Once I get the interesting regions from Matlab from the "selective search algorithm" in the link above, I save the results in a .mat
file and then retrieve them in a python program, like this:
import scipy.io as sio
inboxes = sio.loadmat('C:\\PATH_TO_MATFILE.mat')
candidates = np.array(inboxes['boxes'])
# candidates is 4 x N array with each row describing a bounding box like this:
# [rowBegin colBegin rowEnd colEnd]
# Now I will process the candidates and retain only those regions that are interesting
found = [] # This is the list in which I will retain what's interesting
for win in candidates:
# doing some processing here, and if some condition is met, then retain it:
found.append(win)
# Now I want to store only the interesting regions, stored in 'found',
# and prune unnecessary bounding boxes
boxes = cv2.groupRectangles(found, 1, 2) # But I get an error here
The error is:
boxes = cv2.groupRectangles(found, 1, 2)
TypeError: Layout of the output array rectList is incompatible with cv::Mat (step[ndims-1] != elemsize or step[1] != elemsize*nchannels)
What's wrong?
I did something very similar in another piece of code which gave no errors.
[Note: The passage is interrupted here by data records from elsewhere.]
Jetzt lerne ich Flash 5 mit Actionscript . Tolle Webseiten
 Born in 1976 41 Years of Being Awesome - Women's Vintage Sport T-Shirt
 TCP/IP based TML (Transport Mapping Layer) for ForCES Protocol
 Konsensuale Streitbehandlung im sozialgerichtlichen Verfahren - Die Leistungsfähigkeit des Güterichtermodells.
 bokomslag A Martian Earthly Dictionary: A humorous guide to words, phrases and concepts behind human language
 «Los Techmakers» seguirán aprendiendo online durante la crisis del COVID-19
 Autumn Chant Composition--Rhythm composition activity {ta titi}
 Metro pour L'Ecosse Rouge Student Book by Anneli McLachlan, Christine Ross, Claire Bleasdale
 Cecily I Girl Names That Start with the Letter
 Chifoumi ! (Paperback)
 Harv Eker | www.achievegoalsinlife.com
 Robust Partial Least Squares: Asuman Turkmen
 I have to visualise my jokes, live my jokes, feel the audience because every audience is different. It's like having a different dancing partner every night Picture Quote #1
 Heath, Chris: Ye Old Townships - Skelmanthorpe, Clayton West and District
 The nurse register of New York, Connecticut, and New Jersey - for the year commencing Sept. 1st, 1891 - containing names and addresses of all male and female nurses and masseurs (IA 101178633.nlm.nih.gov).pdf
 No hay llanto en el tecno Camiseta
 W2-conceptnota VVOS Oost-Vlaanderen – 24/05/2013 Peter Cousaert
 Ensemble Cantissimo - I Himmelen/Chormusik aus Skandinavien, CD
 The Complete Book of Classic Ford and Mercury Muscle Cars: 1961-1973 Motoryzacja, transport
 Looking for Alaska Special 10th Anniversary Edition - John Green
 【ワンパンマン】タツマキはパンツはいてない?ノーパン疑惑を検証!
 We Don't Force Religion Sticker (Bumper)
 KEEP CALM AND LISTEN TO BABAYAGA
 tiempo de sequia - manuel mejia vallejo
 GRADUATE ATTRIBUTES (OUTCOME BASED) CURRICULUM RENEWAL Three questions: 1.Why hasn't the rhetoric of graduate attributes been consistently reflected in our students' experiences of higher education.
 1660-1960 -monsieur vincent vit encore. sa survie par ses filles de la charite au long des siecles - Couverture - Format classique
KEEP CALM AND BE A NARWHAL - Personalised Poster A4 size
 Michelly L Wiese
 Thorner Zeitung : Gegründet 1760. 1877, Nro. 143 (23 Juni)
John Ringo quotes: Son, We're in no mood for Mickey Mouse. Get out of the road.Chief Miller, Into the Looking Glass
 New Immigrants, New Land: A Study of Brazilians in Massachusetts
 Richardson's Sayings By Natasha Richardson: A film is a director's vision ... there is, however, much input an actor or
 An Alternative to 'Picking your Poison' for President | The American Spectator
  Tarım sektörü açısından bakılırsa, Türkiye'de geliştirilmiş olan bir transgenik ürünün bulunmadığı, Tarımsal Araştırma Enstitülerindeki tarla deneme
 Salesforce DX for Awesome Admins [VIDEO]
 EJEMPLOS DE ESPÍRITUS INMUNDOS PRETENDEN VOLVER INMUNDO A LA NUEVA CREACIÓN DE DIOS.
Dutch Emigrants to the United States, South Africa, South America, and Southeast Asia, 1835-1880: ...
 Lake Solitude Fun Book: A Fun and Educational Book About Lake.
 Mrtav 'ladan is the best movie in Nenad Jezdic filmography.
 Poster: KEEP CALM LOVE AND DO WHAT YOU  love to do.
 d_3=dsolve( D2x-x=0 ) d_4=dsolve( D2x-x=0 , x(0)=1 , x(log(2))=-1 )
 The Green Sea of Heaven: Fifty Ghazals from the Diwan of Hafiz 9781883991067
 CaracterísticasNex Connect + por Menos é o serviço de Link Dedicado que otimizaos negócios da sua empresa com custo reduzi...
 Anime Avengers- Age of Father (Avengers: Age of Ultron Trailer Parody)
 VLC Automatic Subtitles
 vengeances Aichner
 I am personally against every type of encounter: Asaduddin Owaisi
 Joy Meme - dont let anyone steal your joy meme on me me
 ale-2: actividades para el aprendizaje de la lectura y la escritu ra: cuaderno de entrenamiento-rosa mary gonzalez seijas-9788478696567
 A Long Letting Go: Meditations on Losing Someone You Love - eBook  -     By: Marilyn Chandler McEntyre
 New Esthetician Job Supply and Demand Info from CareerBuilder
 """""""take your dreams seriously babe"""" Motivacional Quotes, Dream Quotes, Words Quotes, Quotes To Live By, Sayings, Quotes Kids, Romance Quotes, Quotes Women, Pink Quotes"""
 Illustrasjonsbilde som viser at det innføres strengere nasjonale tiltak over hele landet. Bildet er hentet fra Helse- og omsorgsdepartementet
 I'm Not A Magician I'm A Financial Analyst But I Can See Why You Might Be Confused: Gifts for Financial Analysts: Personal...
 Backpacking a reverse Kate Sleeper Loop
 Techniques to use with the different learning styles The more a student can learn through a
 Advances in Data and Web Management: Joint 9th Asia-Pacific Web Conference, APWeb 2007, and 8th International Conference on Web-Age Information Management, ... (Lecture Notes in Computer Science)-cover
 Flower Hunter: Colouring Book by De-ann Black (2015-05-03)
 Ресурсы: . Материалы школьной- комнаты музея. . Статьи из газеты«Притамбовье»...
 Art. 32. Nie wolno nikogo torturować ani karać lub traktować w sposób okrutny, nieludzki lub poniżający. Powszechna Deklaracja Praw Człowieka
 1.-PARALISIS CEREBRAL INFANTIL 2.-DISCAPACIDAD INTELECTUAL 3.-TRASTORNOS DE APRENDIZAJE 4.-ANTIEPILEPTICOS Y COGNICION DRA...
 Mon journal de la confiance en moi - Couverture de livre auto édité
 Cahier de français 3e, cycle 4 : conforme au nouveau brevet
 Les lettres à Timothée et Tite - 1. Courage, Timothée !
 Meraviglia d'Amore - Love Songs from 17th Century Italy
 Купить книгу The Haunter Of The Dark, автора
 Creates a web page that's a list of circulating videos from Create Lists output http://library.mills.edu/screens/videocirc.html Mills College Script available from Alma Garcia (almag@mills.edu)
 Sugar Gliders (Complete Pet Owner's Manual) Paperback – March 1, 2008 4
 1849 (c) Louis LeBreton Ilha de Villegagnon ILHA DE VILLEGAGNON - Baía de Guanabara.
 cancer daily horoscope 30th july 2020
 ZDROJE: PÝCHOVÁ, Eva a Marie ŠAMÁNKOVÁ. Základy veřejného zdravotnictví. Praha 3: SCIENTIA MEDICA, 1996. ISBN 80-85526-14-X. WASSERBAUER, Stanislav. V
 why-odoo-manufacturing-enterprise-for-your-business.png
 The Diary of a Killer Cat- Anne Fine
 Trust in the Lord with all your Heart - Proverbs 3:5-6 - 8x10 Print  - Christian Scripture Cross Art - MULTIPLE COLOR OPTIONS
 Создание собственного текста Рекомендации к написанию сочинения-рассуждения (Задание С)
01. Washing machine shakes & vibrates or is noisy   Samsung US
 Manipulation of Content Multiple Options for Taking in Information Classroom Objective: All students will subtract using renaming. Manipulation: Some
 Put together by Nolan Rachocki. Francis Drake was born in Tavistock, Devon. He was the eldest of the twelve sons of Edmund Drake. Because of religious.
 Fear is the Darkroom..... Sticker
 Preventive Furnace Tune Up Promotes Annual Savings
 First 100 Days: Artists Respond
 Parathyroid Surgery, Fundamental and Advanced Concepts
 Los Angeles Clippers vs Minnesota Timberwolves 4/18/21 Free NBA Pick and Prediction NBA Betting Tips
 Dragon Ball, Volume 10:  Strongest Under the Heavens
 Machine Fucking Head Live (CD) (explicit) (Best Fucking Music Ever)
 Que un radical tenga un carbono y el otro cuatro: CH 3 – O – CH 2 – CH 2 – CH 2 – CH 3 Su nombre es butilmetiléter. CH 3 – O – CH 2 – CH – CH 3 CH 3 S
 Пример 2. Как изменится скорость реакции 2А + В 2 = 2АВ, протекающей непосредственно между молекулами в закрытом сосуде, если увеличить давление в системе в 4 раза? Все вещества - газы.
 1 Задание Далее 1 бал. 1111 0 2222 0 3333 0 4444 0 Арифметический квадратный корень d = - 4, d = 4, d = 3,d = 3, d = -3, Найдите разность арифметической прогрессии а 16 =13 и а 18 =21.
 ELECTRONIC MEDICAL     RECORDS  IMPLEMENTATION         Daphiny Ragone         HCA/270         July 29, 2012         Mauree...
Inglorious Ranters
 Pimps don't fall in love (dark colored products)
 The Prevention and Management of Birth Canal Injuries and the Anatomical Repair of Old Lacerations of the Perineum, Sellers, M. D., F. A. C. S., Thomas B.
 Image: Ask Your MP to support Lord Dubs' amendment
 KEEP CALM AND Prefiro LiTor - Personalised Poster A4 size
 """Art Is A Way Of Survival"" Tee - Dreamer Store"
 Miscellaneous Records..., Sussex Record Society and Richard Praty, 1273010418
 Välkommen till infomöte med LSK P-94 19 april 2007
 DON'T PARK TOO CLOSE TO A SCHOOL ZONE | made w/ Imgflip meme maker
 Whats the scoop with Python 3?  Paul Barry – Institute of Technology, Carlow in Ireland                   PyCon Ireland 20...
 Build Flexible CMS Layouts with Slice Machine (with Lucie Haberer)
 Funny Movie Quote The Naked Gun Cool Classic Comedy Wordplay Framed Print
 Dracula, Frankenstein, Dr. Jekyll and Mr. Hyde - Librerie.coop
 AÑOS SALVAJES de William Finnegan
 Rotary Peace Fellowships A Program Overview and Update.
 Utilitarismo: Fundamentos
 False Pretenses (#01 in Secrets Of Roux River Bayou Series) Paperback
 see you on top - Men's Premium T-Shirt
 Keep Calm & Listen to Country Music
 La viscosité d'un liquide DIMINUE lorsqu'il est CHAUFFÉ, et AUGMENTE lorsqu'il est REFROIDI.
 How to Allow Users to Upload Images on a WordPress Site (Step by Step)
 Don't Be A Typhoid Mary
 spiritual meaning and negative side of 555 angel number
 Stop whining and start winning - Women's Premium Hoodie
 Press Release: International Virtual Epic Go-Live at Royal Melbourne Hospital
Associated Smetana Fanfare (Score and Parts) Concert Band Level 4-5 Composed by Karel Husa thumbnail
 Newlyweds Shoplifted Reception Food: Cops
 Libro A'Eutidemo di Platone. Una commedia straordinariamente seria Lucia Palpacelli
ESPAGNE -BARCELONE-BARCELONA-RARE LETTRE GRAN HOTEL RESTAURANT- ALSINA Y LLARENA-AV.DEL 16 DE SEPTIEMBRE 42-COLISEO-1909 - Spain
This was the error-free code:
inboxes = sio.loadmat('C:\\PATH_TO_MY_FILE\\boxes.mat')
boxes = np.array(inboxes['boxes'])
pruned_boxes = cv2.groupRectangles(boxes.tolist(), 100, 300)
The only difference I can see is that boxes
was a numpy array which I then converted to a list. But in my problematic code, found
is already a list.
回答1:
My own solution was simply to ask a copy of original array...(god & gary bradski knows why...)
im = dbimg[i]
bb = boxes[i]
m = im.transpose((1, 2, 0)).astype(np.uint8).copy()
pt1 = (bb[0],bb[1])
pt2 = (bb[0]+bb[2],bb[1]+bb[3])
cv2.rectangle(m,pt1,pt2,(0,255,0),2)
回答2:
Another reason may be that the array is not contiguous. Making it contiguous would also solve the issue
image = np.ascontiguousarray(image, dtype=np.uint8)
回答3:
The solution was to convert found
first to a numpy array, and then to recovert it into a list:
found = np.array(found)
boxes = cv2.groupRectangles(found.tolist(), 1, 2)
回答4:
Opencv appears to have issues drawing to numpy arrays that have the data type np.int64
, which is the default data type returned by methods such as np.array
and np.full
:
>>> canvas = np.full((256, 256, 3), 255)
>>> canvas
array([[255, 255, 255],
[255, 255, 255],
[255, 255, 255]])
>>> canvas.dtype
dtype('int64')
>>> cv2.rectangle(canvas, (0, 0), (2, 2), (0, 0, 0))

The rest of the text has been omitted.